- [Instruction] Pull out each line of the data that contains the word "depicted", and copy those lines out in the order they appear.

- [Extracted entries]
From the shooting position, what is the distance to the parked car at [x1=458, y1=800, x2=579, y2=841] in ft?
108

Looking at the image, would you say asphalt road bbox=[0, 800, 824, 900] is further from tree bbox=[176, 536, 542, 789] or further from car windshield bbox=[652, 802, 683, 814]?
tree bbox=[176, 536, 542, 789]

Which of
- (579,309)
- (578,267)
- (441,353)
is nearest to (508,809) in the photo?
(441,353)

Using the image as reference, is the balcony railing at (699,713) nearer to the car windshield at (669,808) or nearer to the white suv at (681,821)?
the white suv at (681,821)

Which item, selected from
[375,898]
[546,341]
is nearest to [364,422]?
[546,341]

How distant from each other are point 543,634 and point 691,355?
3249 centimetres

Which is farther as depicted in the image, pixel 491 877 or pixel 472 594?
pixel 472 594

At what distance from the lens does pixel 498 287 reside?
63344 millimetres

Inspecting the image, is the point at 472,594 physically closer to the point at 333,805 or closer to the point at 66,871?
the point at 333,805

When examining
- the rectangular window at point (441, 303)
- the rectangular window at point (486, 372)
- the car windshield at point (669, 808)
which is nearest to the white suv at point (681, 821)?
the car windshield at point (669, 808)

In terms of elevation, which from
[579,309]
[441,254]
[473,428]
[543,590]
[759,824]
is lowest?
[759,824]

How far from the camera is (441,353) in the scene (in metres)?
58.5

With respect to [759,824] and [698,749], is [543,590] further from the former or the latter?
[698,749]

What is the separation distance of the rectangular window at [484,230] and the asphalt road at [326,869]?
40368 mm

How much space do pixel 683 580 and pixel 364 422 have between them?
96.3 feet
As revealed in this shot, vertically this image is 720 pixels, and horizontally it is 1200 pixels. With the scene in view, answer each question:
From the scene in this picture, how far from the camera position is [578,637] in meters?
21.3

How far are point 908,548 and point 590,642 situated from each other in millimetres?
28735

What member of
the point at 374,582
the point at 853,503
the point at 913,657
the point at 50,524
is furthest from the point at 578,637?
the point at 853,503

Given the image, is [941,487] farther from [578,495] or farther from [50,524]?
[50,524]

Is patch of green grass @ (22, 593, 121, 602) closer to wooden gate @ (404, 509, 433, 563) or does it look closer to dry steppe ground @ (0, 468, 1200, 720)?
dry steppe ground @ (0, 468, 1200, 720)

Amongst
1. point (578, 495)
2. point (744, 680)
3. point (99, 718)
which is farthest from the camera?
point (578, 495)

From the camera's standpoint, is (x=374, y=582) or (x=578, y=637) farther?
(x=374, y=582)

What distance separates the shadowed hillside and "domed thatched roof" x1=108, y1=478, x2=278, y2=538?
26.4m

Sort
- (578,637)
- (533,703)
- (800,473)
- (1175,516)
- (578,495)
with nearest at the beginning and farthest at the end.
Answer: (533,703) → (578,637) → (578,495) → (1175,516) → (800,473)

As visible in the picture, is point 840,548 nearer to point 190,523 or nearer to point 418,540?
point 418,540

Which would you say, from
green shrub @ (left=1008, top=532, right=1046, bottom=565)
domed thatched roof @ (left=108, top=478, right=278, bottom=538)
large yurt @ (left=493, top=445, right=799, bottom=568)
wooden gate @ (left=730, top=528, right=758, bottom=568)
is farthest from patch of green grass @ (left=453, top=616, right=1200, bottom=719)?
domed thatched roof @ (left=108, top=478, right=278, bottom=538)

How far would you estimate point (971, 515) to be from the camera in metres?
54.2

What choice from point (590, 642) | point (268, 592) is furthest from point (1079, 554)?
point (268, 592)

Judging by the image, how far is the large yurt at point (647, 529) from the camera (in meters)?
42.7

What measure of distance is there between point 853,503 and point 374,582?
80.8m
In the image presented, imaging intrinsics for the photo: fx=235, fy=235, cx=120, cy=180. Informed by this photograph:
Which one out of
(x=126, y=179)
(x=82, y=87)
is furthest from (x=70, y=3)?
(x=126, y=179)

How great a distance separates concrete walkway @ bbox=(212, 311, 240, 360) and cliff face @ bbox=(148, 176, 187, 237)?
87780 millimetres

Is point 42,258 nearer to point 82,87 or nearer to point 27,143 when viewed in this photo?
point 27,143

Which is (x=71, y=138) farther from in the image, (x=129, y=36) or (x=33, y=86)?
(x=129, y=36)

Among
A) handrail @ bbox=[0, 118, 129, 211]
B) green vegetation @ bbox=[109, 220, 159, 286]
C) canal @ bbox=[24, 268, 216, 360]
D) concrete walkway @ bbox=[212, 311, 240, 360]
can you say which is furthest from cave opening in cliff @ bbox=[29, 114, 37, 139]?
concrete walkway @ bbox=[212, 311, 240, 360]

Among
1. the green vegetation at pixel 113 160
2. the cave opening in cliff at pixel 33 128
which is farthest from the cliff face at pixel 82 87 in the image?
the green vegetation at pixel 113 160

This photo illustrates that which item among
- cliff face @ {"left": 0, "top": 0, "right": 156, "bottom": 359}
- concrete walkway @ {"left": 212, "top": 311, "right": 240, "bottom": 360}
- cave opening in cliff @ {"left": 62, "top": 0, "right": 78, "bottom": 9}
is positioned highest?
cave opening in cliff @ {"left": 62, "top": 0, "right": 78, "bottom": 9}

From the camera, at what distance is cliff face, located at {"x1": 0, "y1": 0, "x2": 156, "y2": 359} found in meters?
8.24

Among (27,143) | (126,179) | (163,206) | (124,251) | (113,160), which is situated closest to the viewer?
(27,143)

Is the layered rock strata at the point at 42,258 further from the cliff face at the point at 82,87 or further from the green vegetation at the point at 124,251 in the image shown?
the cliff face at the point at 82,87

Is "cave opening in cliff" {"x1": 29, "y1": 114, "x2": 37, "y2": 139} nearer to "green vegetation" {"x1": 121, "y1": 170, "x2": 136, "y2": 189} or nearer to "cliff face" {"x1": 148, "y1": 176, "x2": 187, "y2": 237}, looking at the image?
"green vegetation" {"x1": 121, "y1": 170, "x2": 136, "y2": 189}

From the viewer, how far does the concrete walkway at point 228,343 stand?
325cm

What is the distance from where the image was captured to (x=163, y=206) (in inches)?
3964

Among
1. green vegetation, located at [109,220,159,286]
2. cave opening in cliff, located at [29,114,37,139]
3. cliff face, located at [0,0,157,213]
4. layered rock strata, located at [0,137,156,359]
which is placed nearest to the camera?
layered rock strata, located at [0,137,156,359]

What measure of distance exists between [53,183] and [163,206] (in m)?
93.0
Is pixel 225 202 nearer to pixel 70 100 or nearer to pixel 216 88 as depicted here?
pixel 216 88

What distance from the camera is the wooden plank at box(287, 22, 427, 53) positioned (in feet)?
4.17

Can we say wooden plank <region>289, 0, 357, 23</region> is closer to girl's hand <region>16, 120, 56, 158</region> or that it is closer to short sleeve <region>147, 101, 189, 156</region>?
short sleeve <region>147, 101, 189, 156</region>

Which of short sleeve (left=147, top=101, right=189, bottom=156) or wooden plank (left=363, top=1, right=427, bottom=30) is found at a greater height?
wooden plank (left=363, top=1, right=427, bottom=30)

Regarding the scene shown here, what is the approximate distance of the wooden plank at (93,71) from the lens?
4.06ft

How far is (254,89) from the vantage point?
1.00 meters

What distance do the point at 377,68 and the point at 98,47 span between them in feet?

- [Task result]
Which is farther as depicted in the image, pixel 491 877 or pixel 472 594?
Is pixel 225 202 nearer to pixel 70 100 or nearer to pixel 216 88 as depicted here?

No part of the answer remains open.